LMLPA Summer Bacteriological Monitoring

Escherichia coli (E. coli) bacteria normally live in the intestines of people and animals. Most E. coli are harmless and actually are an important part of a healthy human intestinal tract.  However, some E. coli are pathogenic, meaning they can cause illness, either diarrhea or illness outside of the intestinal tract.  The types of E. coli that can cause diarrhea can be transmitted through contaminated water or food, or through contact with animals or persons (from CDC web site).  The EPA has determined that the presence of bacteria is a good indicator of fecal contamination in fresh water.

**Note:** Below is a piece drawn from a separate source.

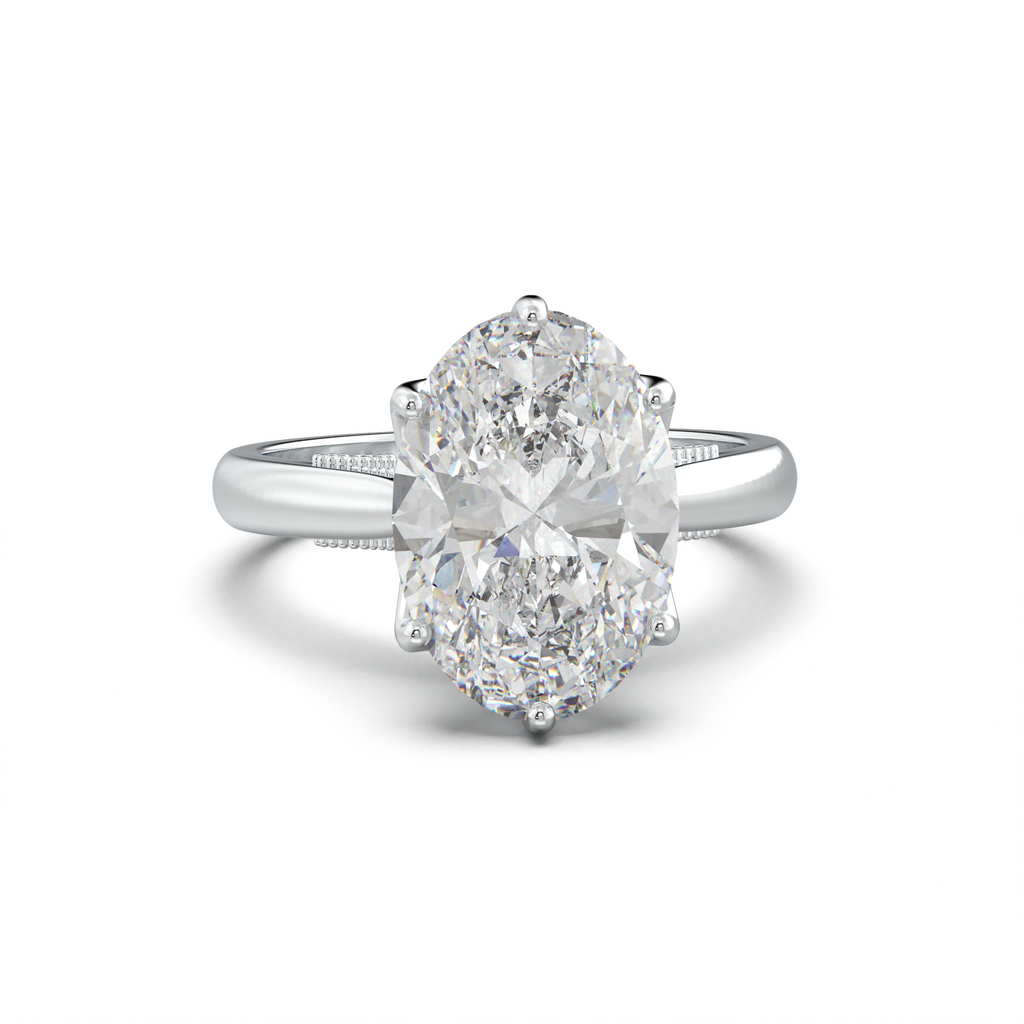 Oval Tulip Setting Hidden bridge Halo Engagement Ring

Logan Martin Lake Protection Association (LMLPA) monitors use Alabama Water Watch bacteriological monitoring protocols to determine “first alert” levels of E. coli in frequently used swimming areas.  Our goal is to determine if there are regular occurrences of E. coli counts above the one time alert level of 235 colony forming units (cfu) of E. coli.  If so, LMLPA will continue to monitor the site each summer until the situation improves. In prior years of monitoring, we have only seen one example of regular E. coli spikes and that was remedied when the City of Pell City removed many of the geese from the Lakeside Park swim beach.

We monitor once per month to determine a background count and after rain events during which E. coli on the surrounding land mass could wash into the lake.  Our samples take from 36-48 hours for any E. coli to grow into a large enough colony to be seen by the naked eye.  Thus, our data will always be about 2 days old and only valid for the day, time and place that the sample was taken.  Our data cannot be used to predict what the water conditions will be at any future time.  It should also be noted that our sample is extremely small (3mL) when compared to the size of the lake.

LMLPA, as well as Alabama Department of Environmental Management (ADEM), discourages swimming or other whole body contact with the water in the immediate area of waste water discharges.  For locations of waste water discharges in the Coosa Valley, including Logan Martin and its tributaries, visit coosariver.org.

LMLPA will post concerns of E. coli counts above 235 cfu/100mL as they become available. Remember, you always swim at your own risk.

The free Swim Guide app is available for Apple and Android devices.  The Coosa Riverkeeper tests once per week May – Sept. on Thursdays at selected sites around the lake and posts the results on Swim Guide on Friday afternoons.